- Music
- 06 Sep 06
With the anthem ‘Welcome To Jamrock’, Damien Marley has proved himself a worthy inheritor of his father’s musical and political legacy.
All the light seems to fade from Damian Marley’s eyes as, 20 minutes into our conversation, I get around to posing what, ultimately, is the only question anybody ever wishes to ask of him: how does it feel to grow up the son of Bob Marley?
“Honestly, it’s not easy for me to answer that, because it’s all I’ve ever been,” says a weary Marley, whose patter might sound stoned and meandering were it not for the directness of his gaze. “There wasn’t a specific day when I woke up and thought, ‘I’m Bob Marley’s son’. It’s always been part of who I am, so it’s never been strange to me.”
Nonetheless, it was only in his teens that Damian (aged just two when his father died) started to gain a real inkling of who Bob Marley was and what he represented.
“For as long as I can remember, I’ve known he was a singer,” Damian proffers, “But it wasn’t until I got older that I realised he wasn’t just some Mick Jagger type, that he stood for something else, something deeper.”
We are speaking at the Oxegen festival, where Marley and his crew are enjoying some refreshments in the airless environs of the backstage area. Several hours earlier, delivering a soulful, impassioned reggae set to a packed tent, the singer demonstrated that, from the tips of his boots to the frayed ends of his shoulder-length dreadlocks, he can lay justifiable claim to Bob Marley’s legacy.
Soldiering in the footsteps of a famous parent is, obviously, a chore, one that has overwhelmed countless artists – among them another Marley scion, Ziggy. The difference is that Damian has at least one cast-iron anthem up his (tie-dyed) sleeve: ‘Welcome To Jamrock’ is an unflinching tirade against Jamaican street violence, and the equal of anything in his father’s songbook.
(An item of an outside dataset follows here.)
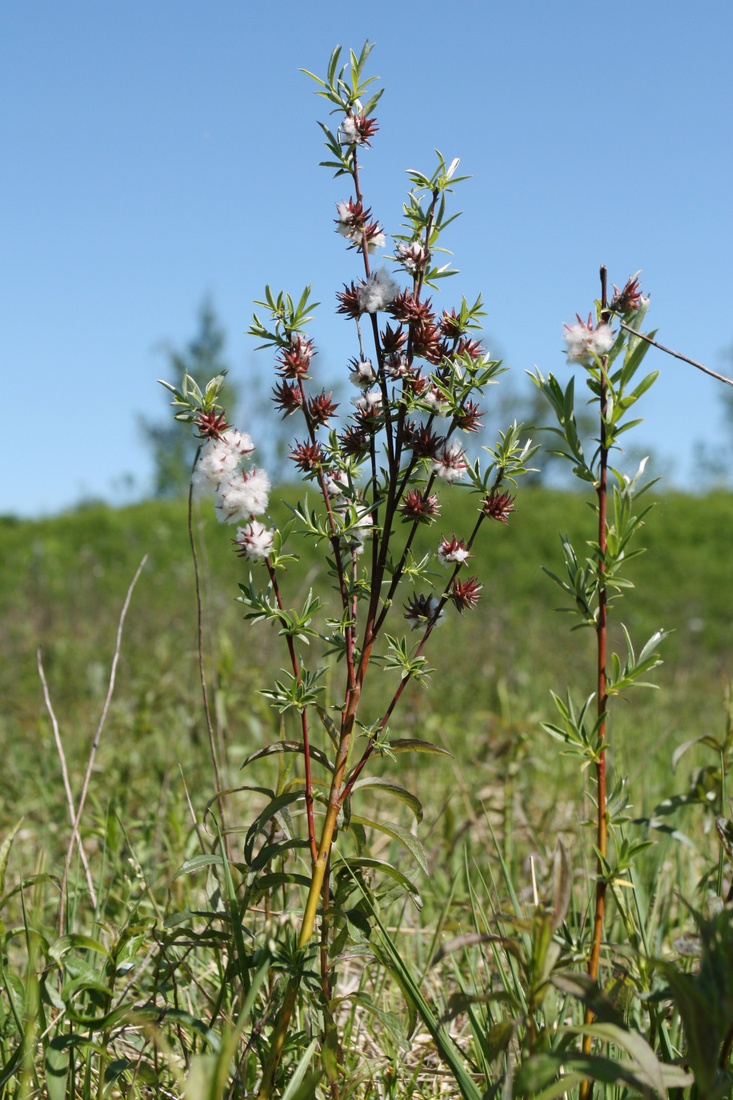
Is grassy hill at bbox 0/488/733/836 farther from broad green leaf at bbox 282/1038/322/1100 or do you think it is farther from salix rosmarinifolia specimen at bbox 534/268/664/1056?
broad green leaf at bbox 282/1038/322/1100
A global hit, the track has certainly put Marley’s name up in lights, not least back in Jamaica, where the tourist board was, putting it mildly, incensed at the track’s explicit critique of Kingston gang culture.
“I’m thankful it was ‘Jamrock’ which opened things up for me,” he resumes. “I want to be known as a political artist no less than as a popular artist. I want to be a force for change, for improving people’s lives.”
In the flesh, Marley is physically striking, with huge liquid eyes and petite, almost china doll features. For this he may thank good genes rather than luck: his mother is the Canadian former model Cindy Breakspeare, the 1976 Miss World. She was, of course, far from the only woman in his father’s life (Bob left his wife Rita for her in 1976); Damian shares his bloodline with a dozen half-siblings.
“Yes my father had lots of kids,” he says, flashing a toothy grin. “Lots and lots of them. For that, we should give thanks, don’t you think? Nature wants us to be bountiful, my brother.”